With her now trademark auburn bob and dark glasses, 71-year-old Gisele Pelicot has become a figurehead in the battle against the use of drugs to commit sexual abuse.
Her life was shattered in 2020 when she discovered that her partner of five decades had for years been secretly administering her large doses of tranquilisers to rape her and invite dozens of strangers to join him.
But she has decided not to hide and demanded the trial of Dominique Pelicot, 71, and 50 co-defendants since September 2 be open to the public because, as she has said through one of her lawyers, it should be up to her alleged abusers—not her—to be ashamed.
“It’s a way of saying... shame must change sides,” her attorney Stephane Babonneau said as the trial opened.
Since then, feminist activists have held up her stylised portrait by Belgian artist Aline Dessine, daubed with the words “Shame is changing sides”, to show support at protests.
The artist with 2.5 million followers on TikTok has given up all rights to the image.
‘Very brave’
Thousands protested in cities across France yesterday in support of Gisele Pelicot and demanding an end to rape.
“Gisele for all, all for Gisele,” read one hand-drawn poster at a gathering in the southern city of Marseille.
A day earlier, outside the courthouse in the southern town of Avignon, protester Nadege Peneau said she was full of admiration for the trial’s main plaintiff.
“What she’s doing is very brave,” she said.
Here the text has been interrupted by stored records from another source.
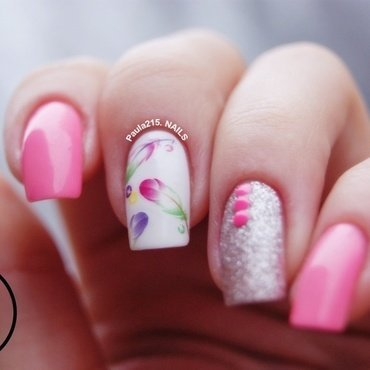 Pink feathers. nail art by Paula215. NAILS
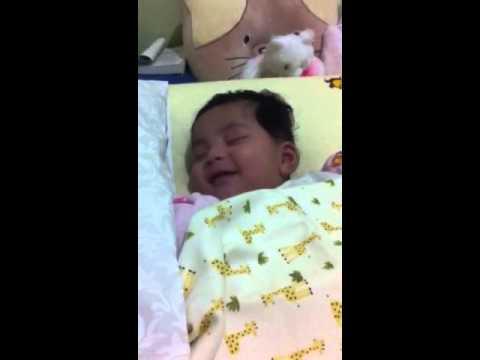 Putri Cantik Amec Lyla Tersenyum Saat Ia Tertidur Shakila Megie Kalani Aris Youtube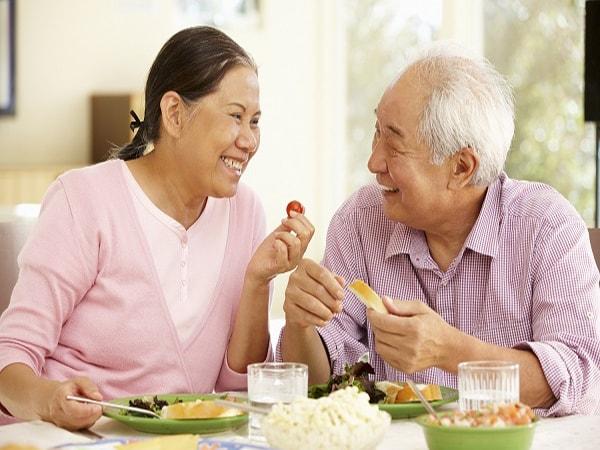Những thói quen tốt phòng bệnh táo bón ở người cao tuổi
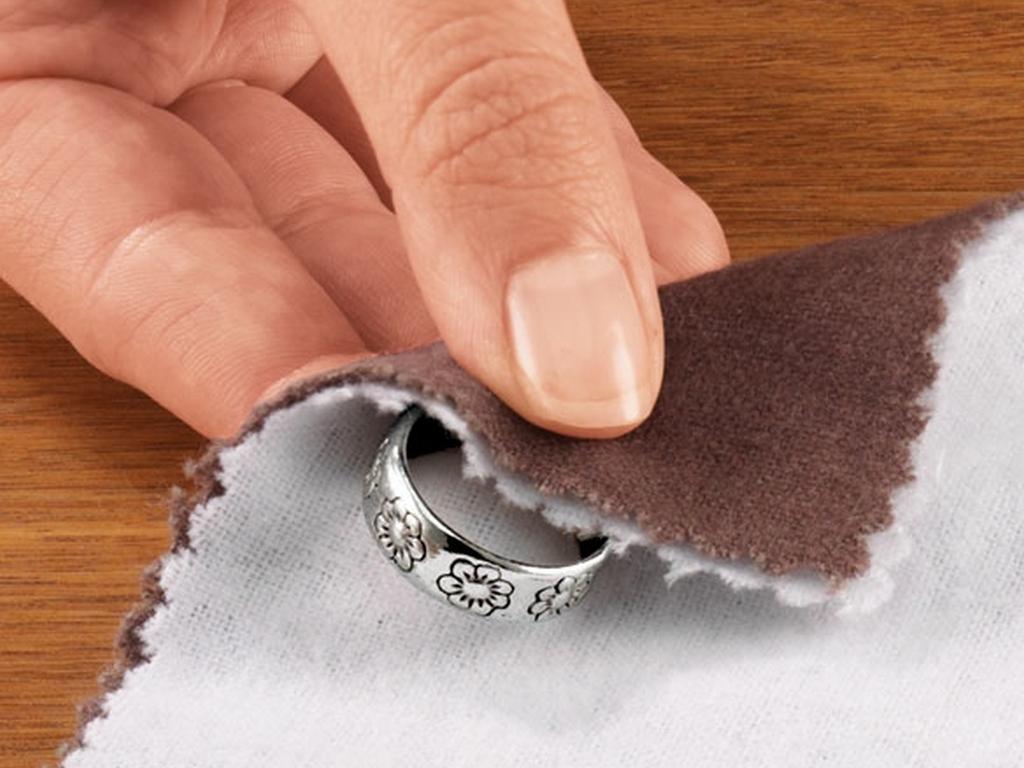 Как чистить серебро содой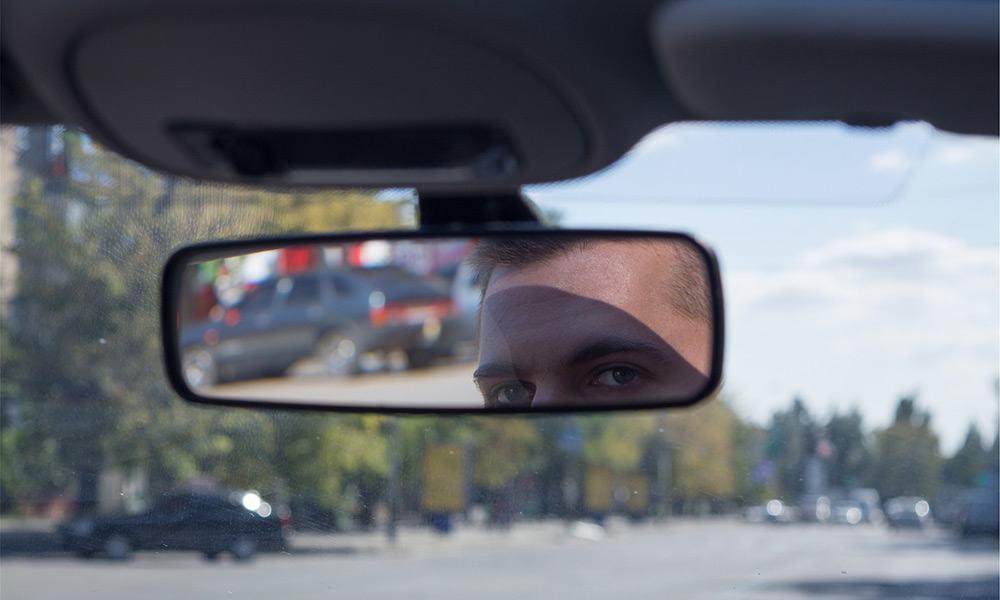 Das Gesicht eines Mannes im Rückspiegel
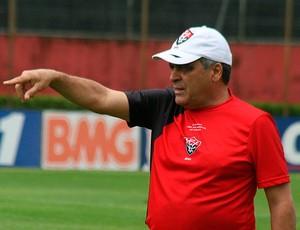 vagner benazzi em treino do vitoria (Foto: Divulgação/Site Oficial)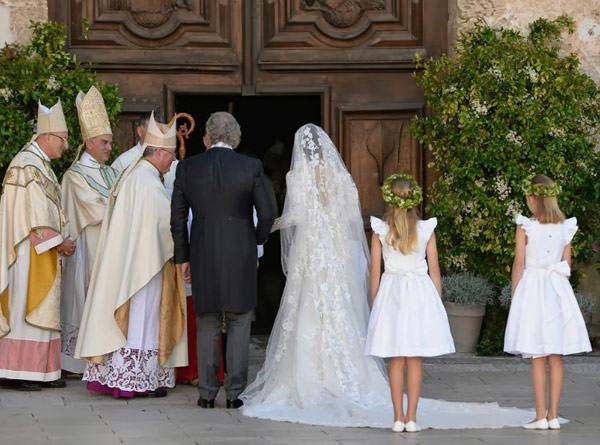casamento-real-luxemburgo-principe-felix-claire-04-vestido-de-noiva-elie-saab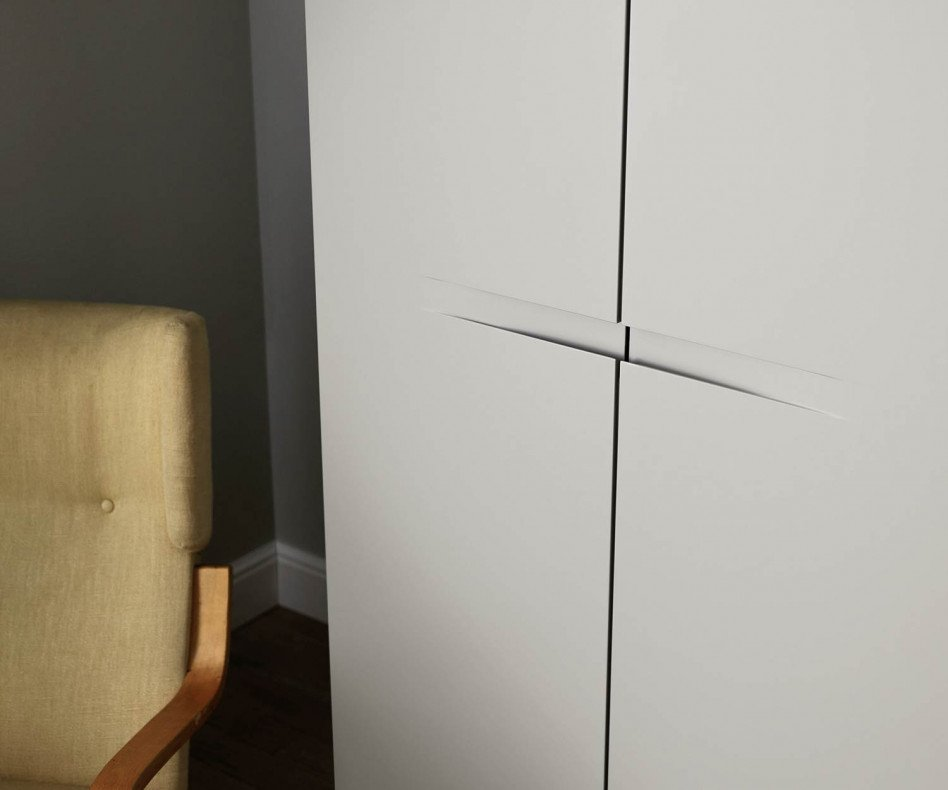 Hochwertiger Livitalia Schlafzimmer Design Kleiderschrank Vela in Hellgrau Matt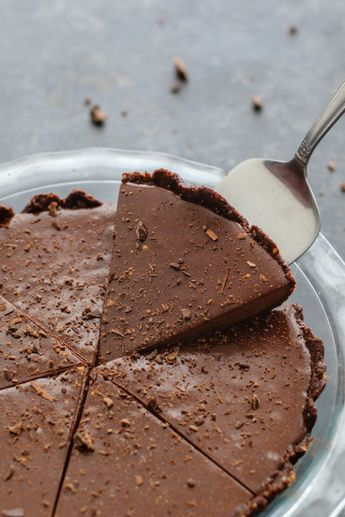 6-Ingredient Vegan & Gluten Free Chocolate Pie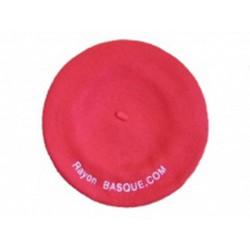 Le béret rouge brodé et personnalisé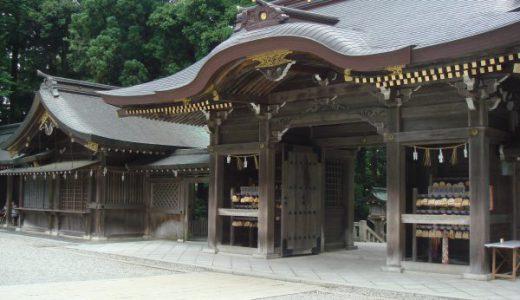 新潟県「彌彦神社」境内には国重要文化財「十柱神社」や見どころがたくさん!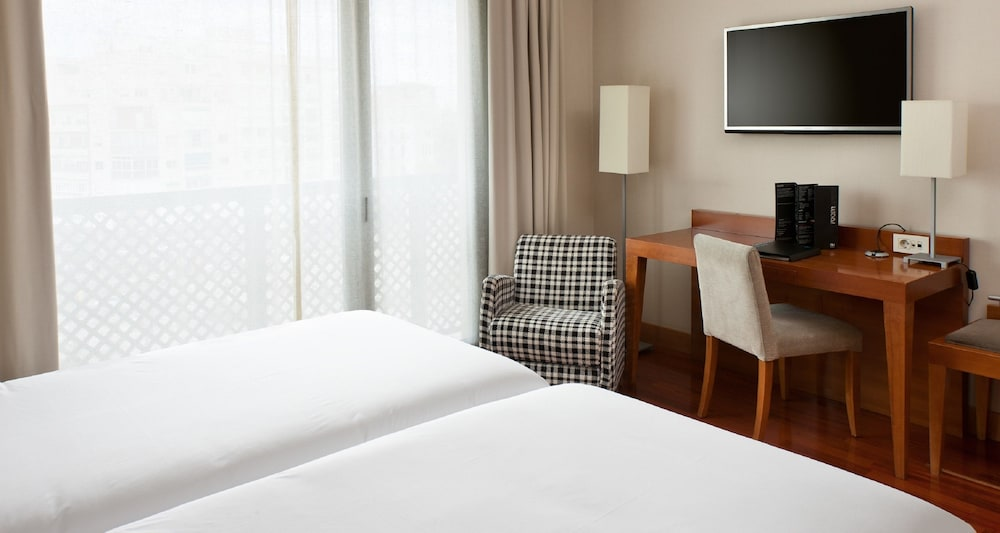 https://i.travelapi.com/hotels/1000000/530000/523400/523310/4b0f2c3b_z.jpg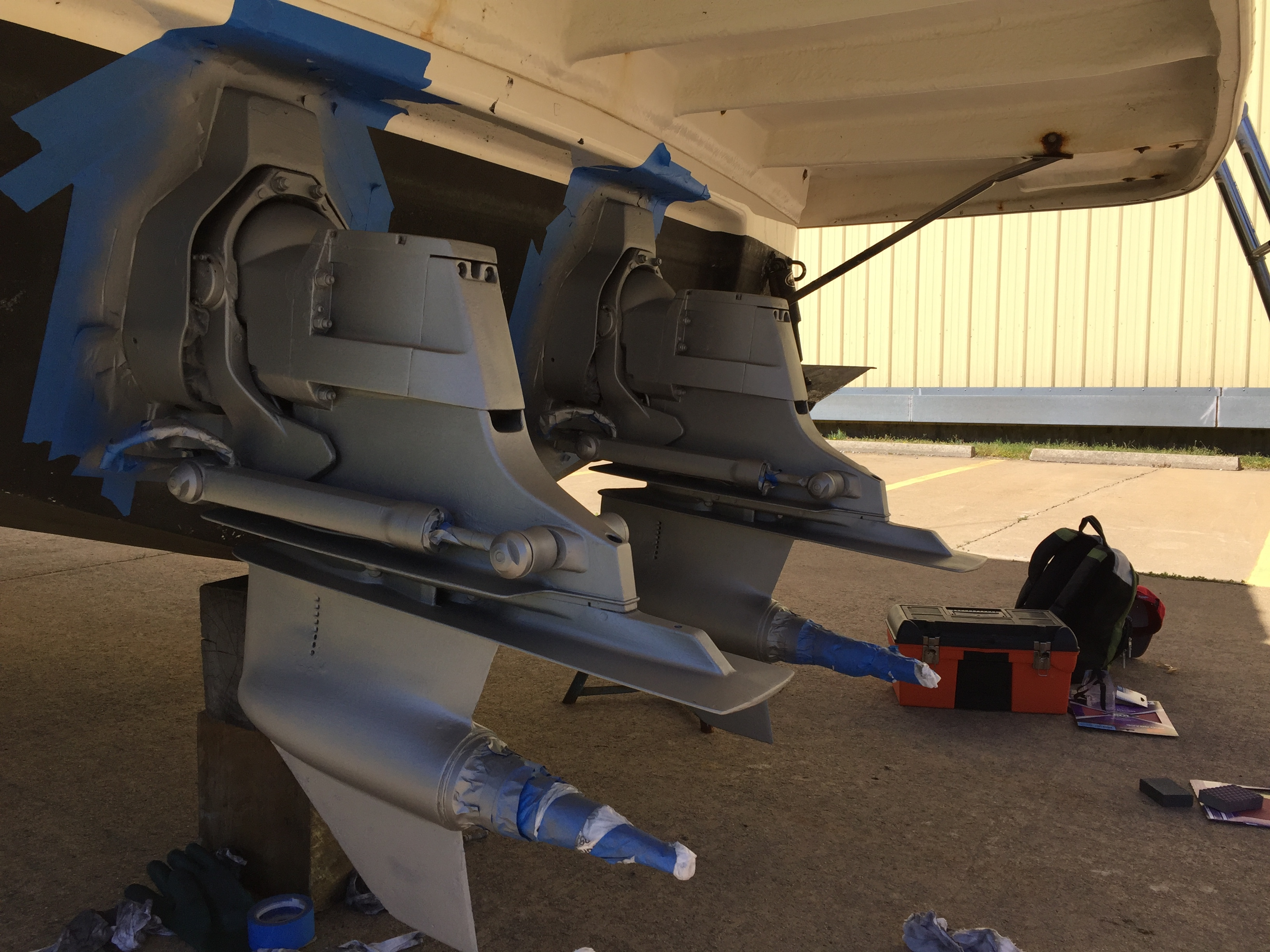 how do i paint outdrives rinker boats image jpeg 2m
“She’s speaking up for so many children and women, and even men” who have been abused, she added.
Gisele Pelicot in August obtained a divorce from her husband, who has confessed to the abuse after meticulously documenting it with photos and videos.
She has moved away from the southern town of Mazan where, in her own words, for years he treated her like “a piece of meat” or a “rag doll”.
She now uses her maiden name, but during the trial has asked the media to use her former name as a married woman.
Her lawyer Antoine Camus said she had transformed from a devoted wife and retiree, who loved walks and choir singing, into a woman in the seventies ready for a battle.
“I will have to fight till the end,” she told the press on September 5, in her only public statement outside court in the first days of the four-month trial.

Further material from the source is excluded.